Additionally, the company’s new CEO, Michael O. Johnson, joined Herbalife from the Walt Disney Corp. in April. While serving as president of Walt Disney International, Johnson had a firm belief in the power of television, Charles said.
Not only hadn’t the company done any direct response television in recent years, it also hadn’t run any corporate advertising whatsoever, according to Charles. Instead, Herbalife relied on direct mail, telephone directory advertising and fliers created and issued by its sales force.
The new TV test was conducted entirely within local broadcast stations, but plans call for the expanded schedule to include broadcast cable and national outlets. While the buy was limited, it was enough to give Herbalife a sense of what worked and what didn’t.
“We made sure that our buy was enough that we could read it, but not enough that we were spending millions of dollars,” Charles said.
Charles added that the initial test run generated several thousand inquiries, and that while the company had not hit an ideal goal of $3 per lead, it was well on the way to reducing its cost to that level. But the real proof of the campaign’s success will be in the conversion rate. At deadline, Herbalife was still working on that analysis.

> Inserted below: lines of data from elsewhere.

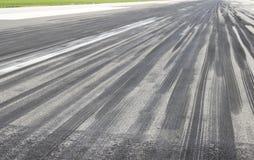Repères de dérapage de pneu Image stock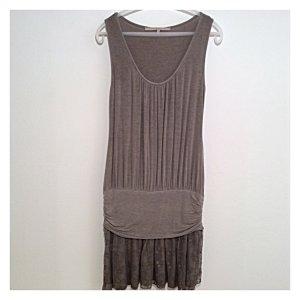La Fee Maraboutee, kurzes Kleid, rosiges Braun, leichtes Gewebe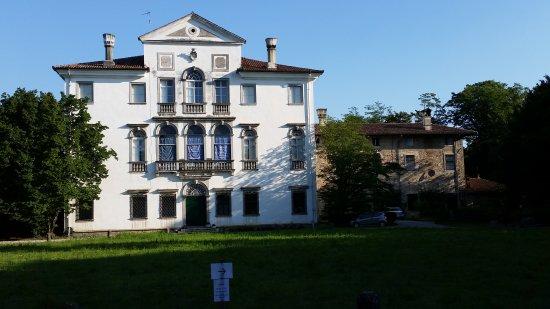 Villa de Piccoli, Savorgnan Di Brazza, Martinengo: La villa.
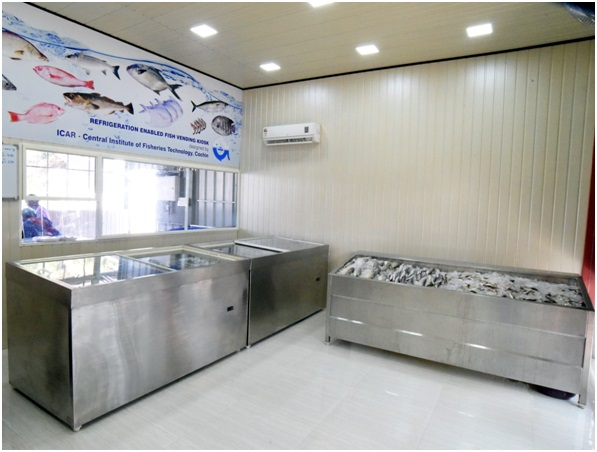 Refrigeration enabled fish vending kiosk -Commercialized by ICAR-CIFT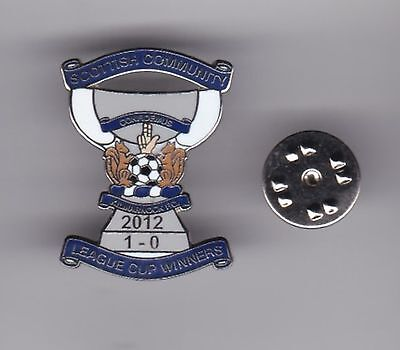 "Kilmarnock ""League Cup Winners 2102"" - lapel badge butterfly fitting"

Given that two-thirds of its customers are women, the firm will continue buying time on female-oriented shows. The tests showed that the ads pulled well regardless of their time slot.
Herbalife doesn’t see the spots as competing with its agents. The ads offer a mixture of image advertising and lead generation. They do feature an 800 number, but they urge viewers to contact their local distributor.
Distributors have the option of purchasing marketing materials that have the same feel as the television ads, as well as the ability to give out the same sampler kits the ads offer.
The Spanish-language ads are more than just dubbed copies of the English spots: They feature testimonials from Hispanic customers. The bilingual strategy is likely to become a permanent part of Herbalife’s marketing arsenal.
“The Spanish ads have had a tremendous response,” Charles said, adding that she made sure the back-end operations such as the call center were prepared to handle Spanish-speaking consumers.
Charles noted one difference between the responses to the Hispanic ads and the Anglo spots: The ads offering several product samples pulled considerably better among English-speaking prospects, whereas Hispanics responded equally well to the spot offering a magazine and one product sample.